I need some help here: How do I calculate the probabilities of getting, say, the sum of 38 when rolling 2d4 3d3 8d12 (for those who does not know, that means: 2 dice of 4 sides, 3 of 3 sides and 8 of 12 sides). Can somebody help me with that?

Answer 1

It's the coefficient of $x^{38}$ in

$$p(x) = (x+x^2+x^3+x^4)^2 (x+x^2+x^3)^3(x+x^2+ x^3 + x^4+ \cdots +x^{12})^8$$

Can you see why? Every throw with that sum corresponds to a choice of a term in these polynomials and all such combinations give rise to that coefficient.

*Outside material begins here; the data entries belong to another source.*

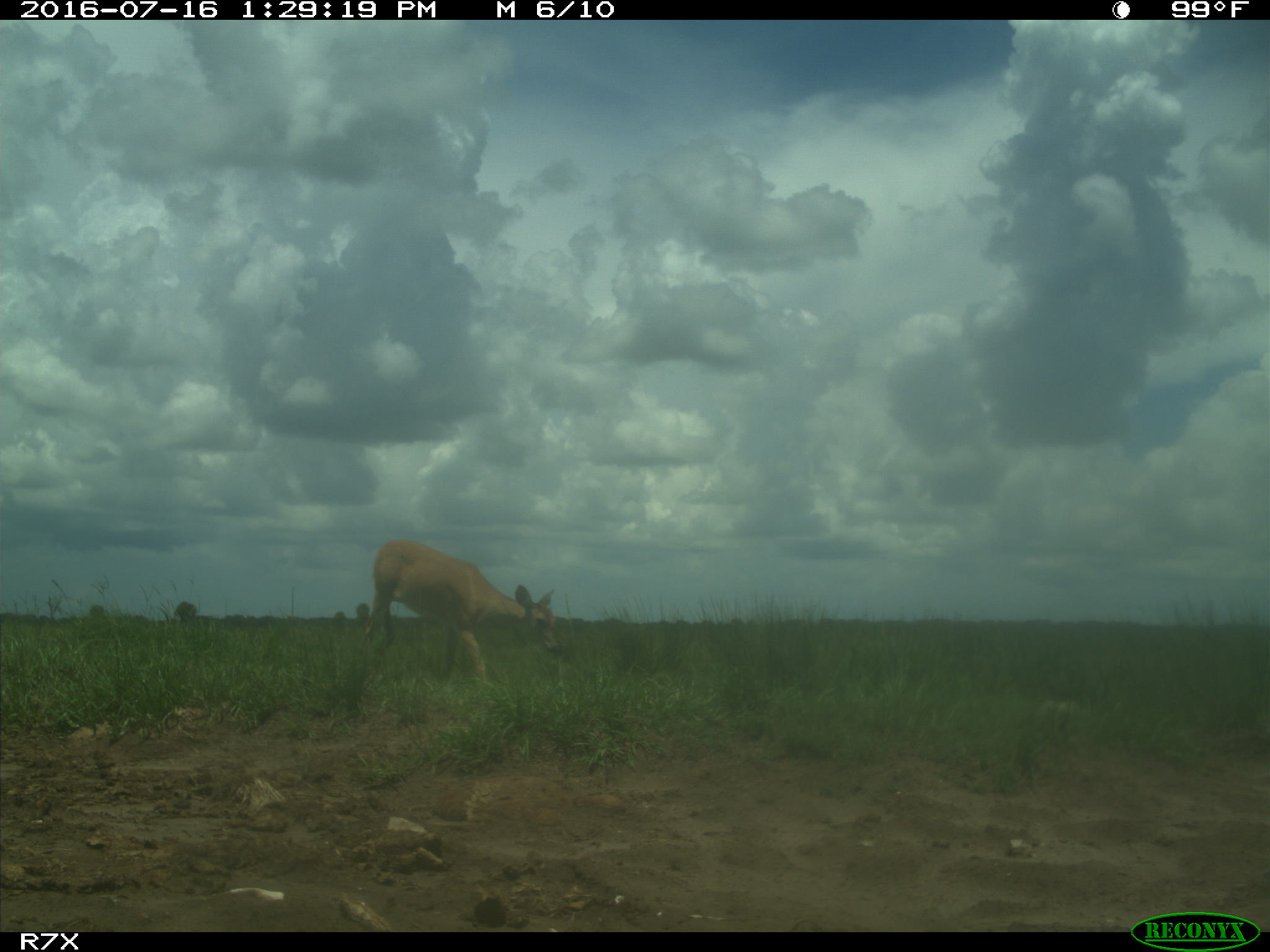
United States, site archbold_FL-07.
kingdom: Animalia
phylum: Chordata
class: Mammalia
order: Artiodactyla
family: Cervidae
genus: Odocoileus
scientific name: Odocoileus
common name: deer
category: unidentified deer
Unidentified deer (deer) (Odocoileus).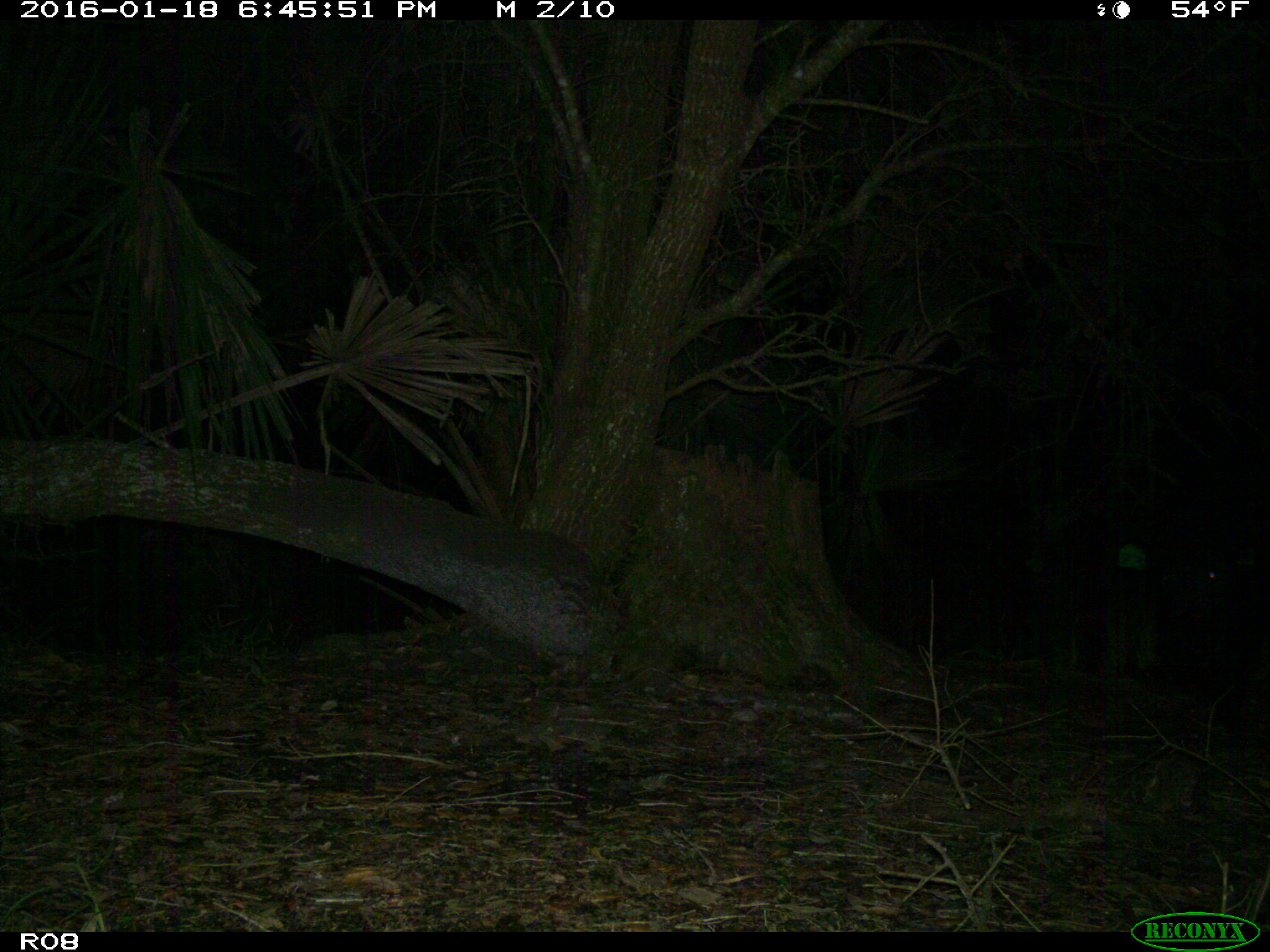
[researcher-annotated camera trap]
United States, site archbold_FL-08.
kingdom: Animalia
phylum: Chordata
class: Mammalia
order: Artiodactyla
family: Suidae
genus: Sus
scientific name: Sus scrofa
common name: wild boar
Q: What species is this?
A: Sus scrofa (wild boar).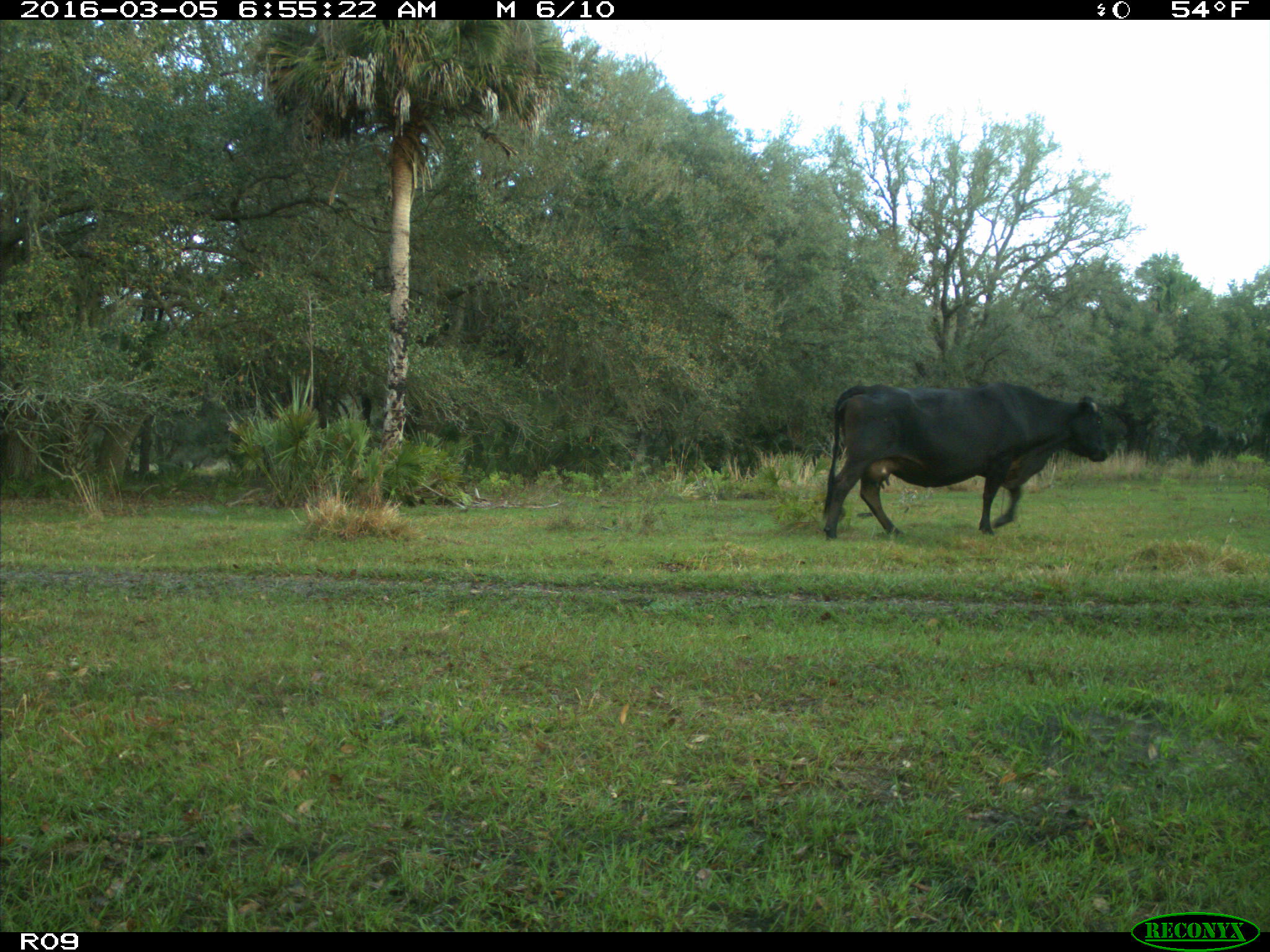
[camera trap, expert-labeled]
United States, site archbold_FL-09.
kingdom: Animalia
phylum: Chordata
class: Mammalia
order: Artiodactyla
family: Bovidae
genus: Bos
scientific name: Bos taurus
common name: domestic cow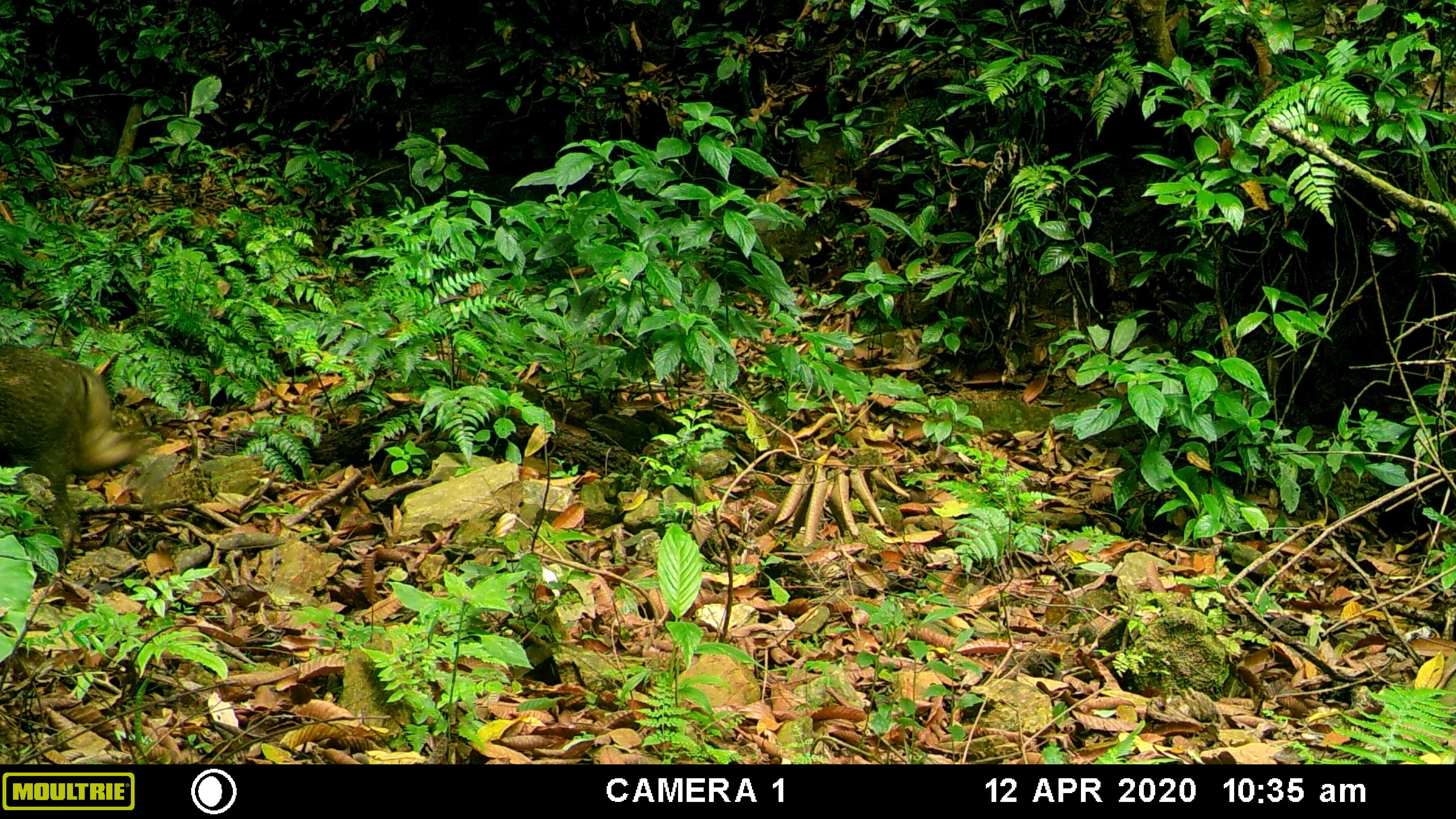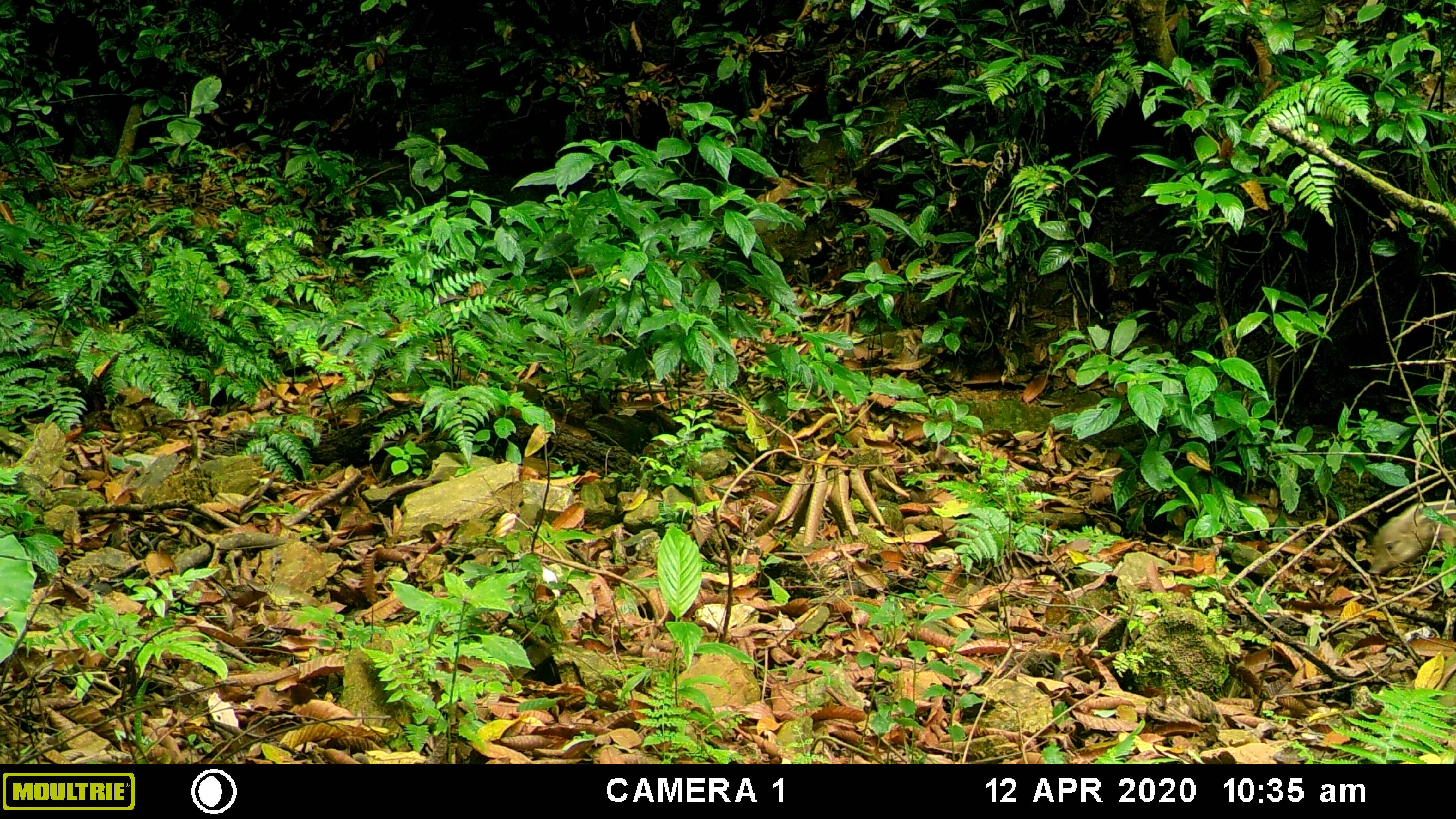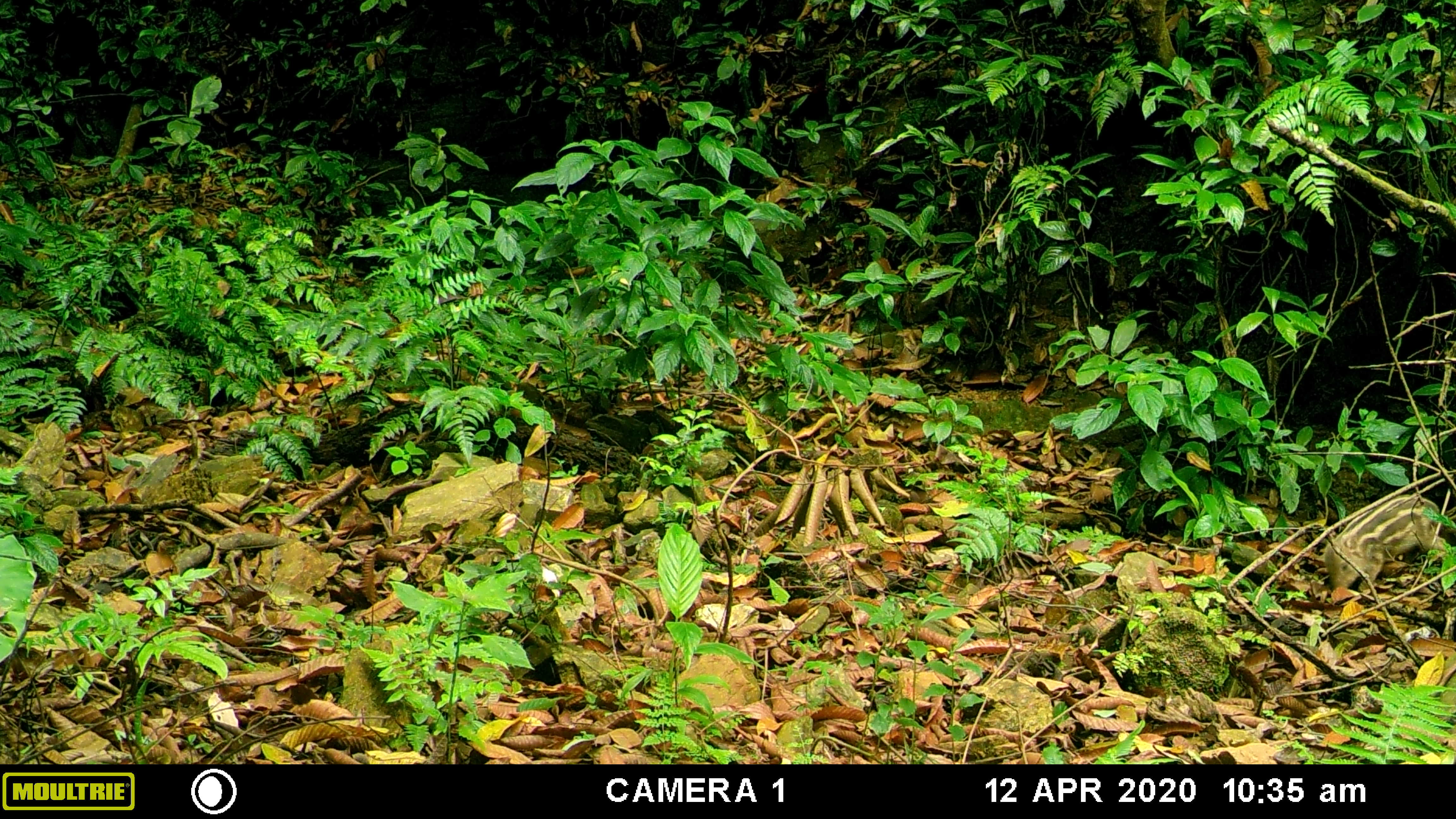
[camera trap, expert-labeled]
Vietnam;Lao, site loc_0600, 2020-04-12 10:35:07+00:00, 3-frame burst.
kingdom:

Expand $(x+x^2+x^3+ x^4+x^5+x^6)^2$ for a pair of D6, to see this happening.

Wolfram Alpha can expand these sums and form there I got the answer 314152685 (link to computation).

But by hand: get out the $x$ from each term, and use $$(1+x+\cdots +x^n) = \frac{1-x^{n+1}}{1-x} = (1-x^{n+1})(1-x)^{-1}$$

and $$(1-x)^{-n} = \sum_{k=0}^{\infty} \binom{-n}{k} 1^{n-k}(-x)^{k} =\sum_{k=0}^\infty (-1)^k \binom{n+k+1}{k}(-x)^k = \sum_{k=0}^\infty\binom{n+k-1}{k} x^k$$

by the negative binomial series

Using this:

$$p(x) = x^{13}(1-x^5)^2\left(\sum_{k\ge 0} \binom{k+1}{k}x^k\right)(1-x^4)^3 \left(\sum_{k \ge 0} \binom{k+2}{k}x^k\right) (1-x^{13})^{8}\left( \sum_{k \ge 0} \binom{k+7}{k} x^k\right)$$

and expand the positive powers with the binomial formula, leaving relatively few terms to consider for $x^{38}$, try it.